§ **Instructions to follow**
In the material below, find the line with "link state Routing Protocol"; set down that line and every line after it to the end, exactly, without pictures.

§ **Data**

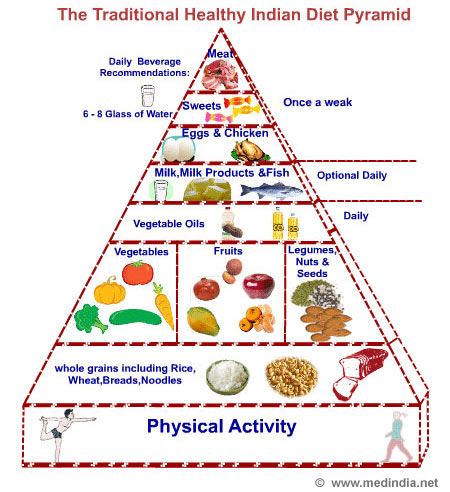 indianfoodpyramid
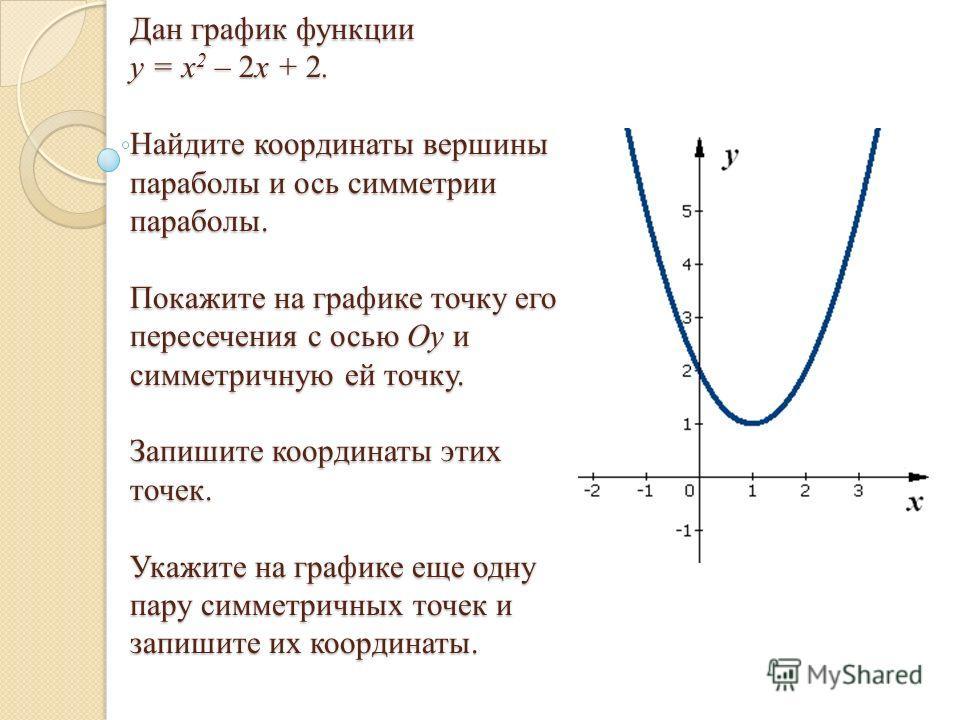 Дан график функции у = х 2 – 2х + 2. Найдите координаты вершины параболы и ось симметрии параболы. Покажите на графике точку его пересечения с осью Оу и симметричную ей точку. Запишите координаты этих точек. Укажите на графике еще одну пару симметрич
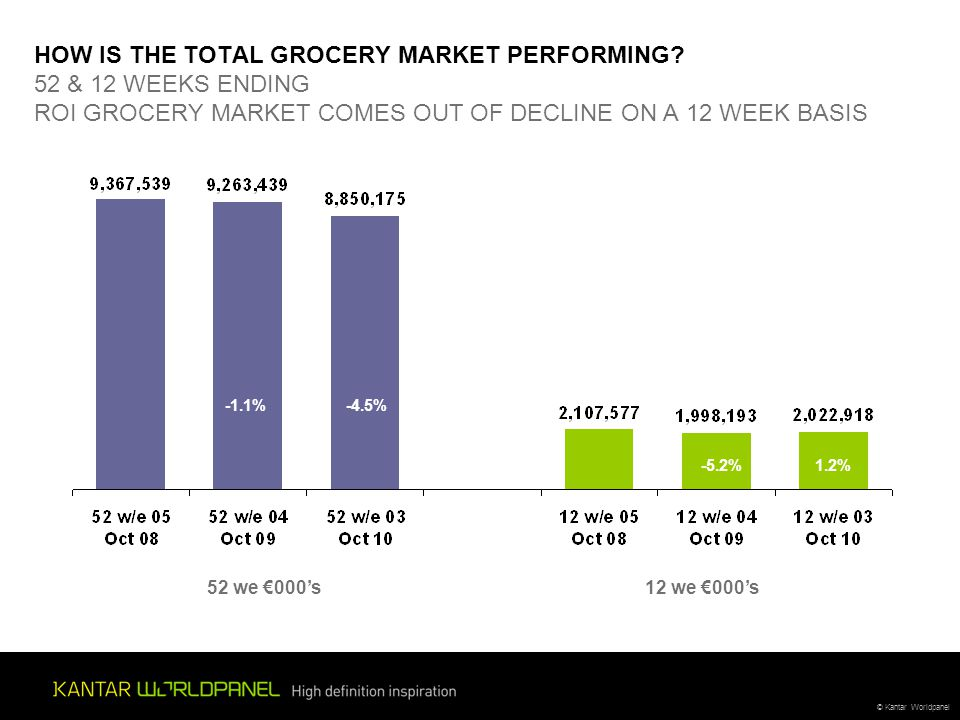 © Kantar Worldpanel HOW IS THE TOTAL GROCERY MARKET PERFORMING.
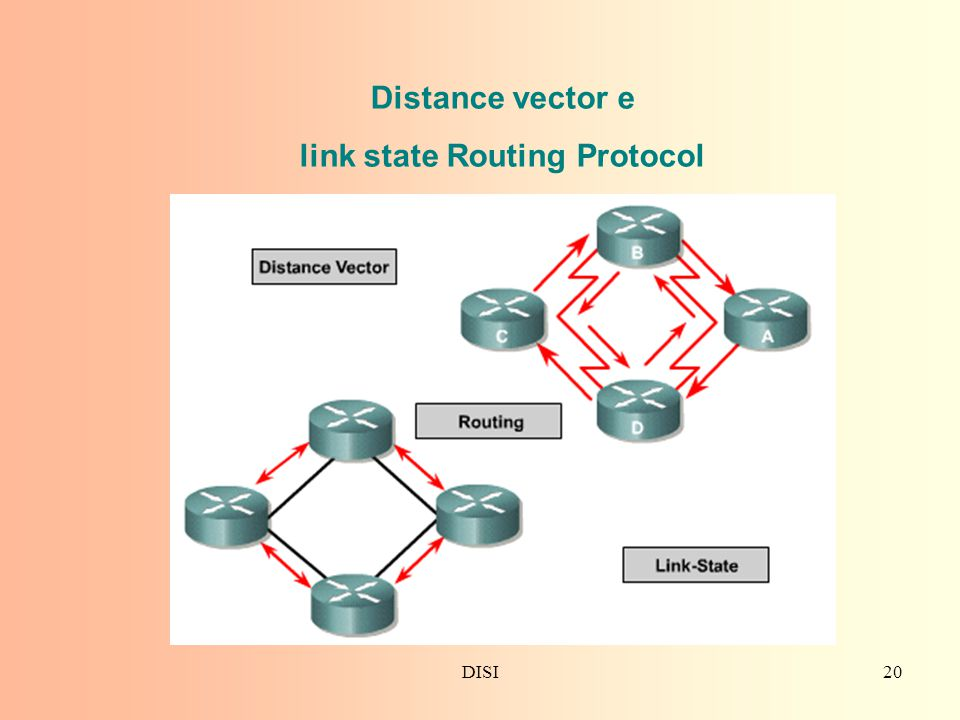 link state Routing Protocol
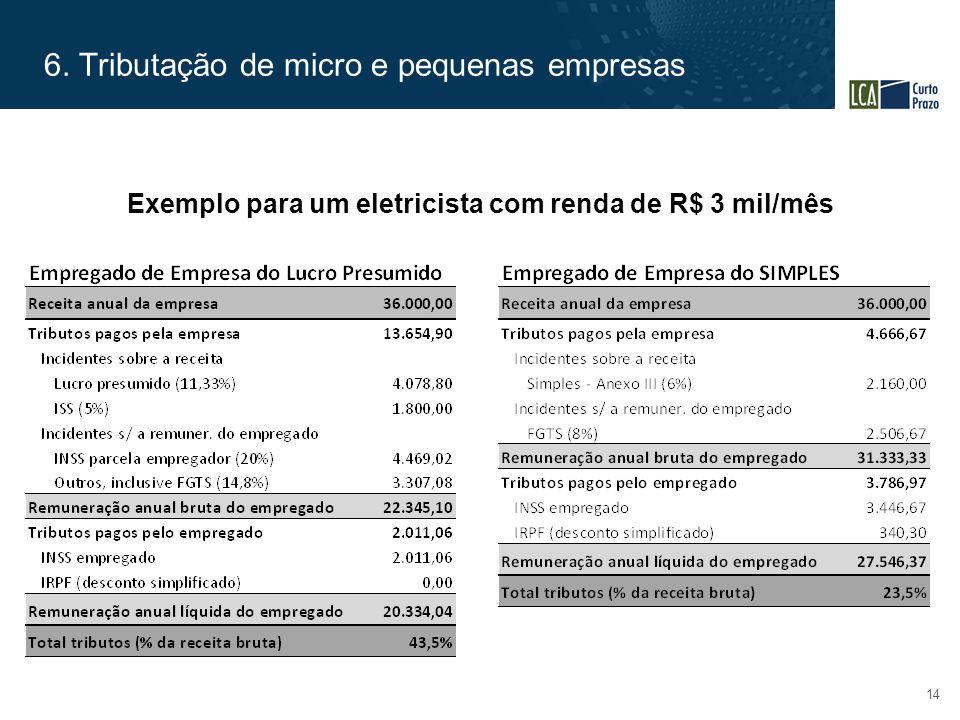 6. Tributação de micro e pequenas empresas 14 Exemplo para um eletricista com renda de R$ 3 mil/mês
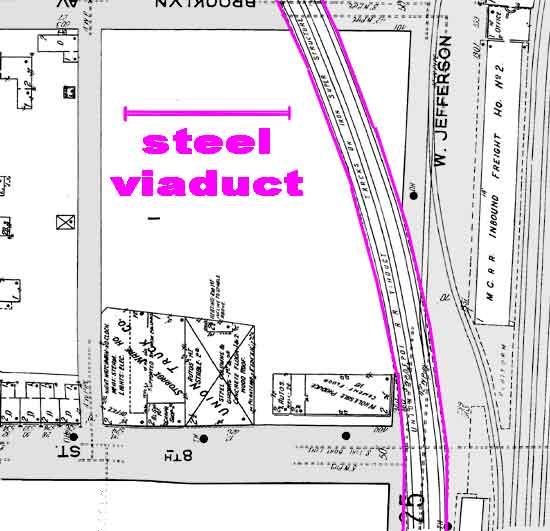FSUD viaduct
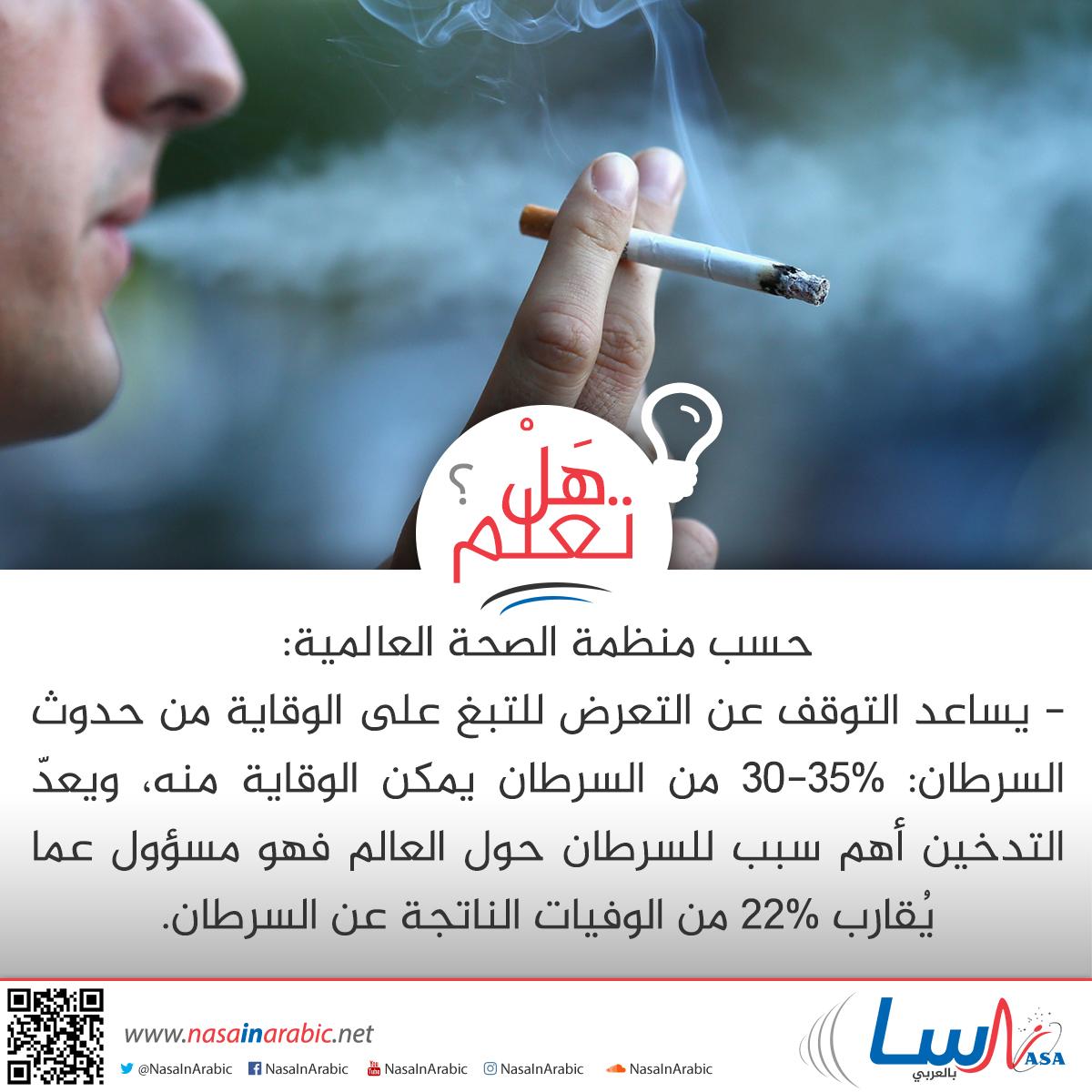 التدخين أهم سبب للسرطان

§ **Solution to this exercise**
 link state Routing Protocol
 6. Tributação de micro e pequenas empresas 14 Exemplo para um eletricista com renda de R$ 3 mil/mês
FSUD viaduct
 التدخين أهم سبب للسرطان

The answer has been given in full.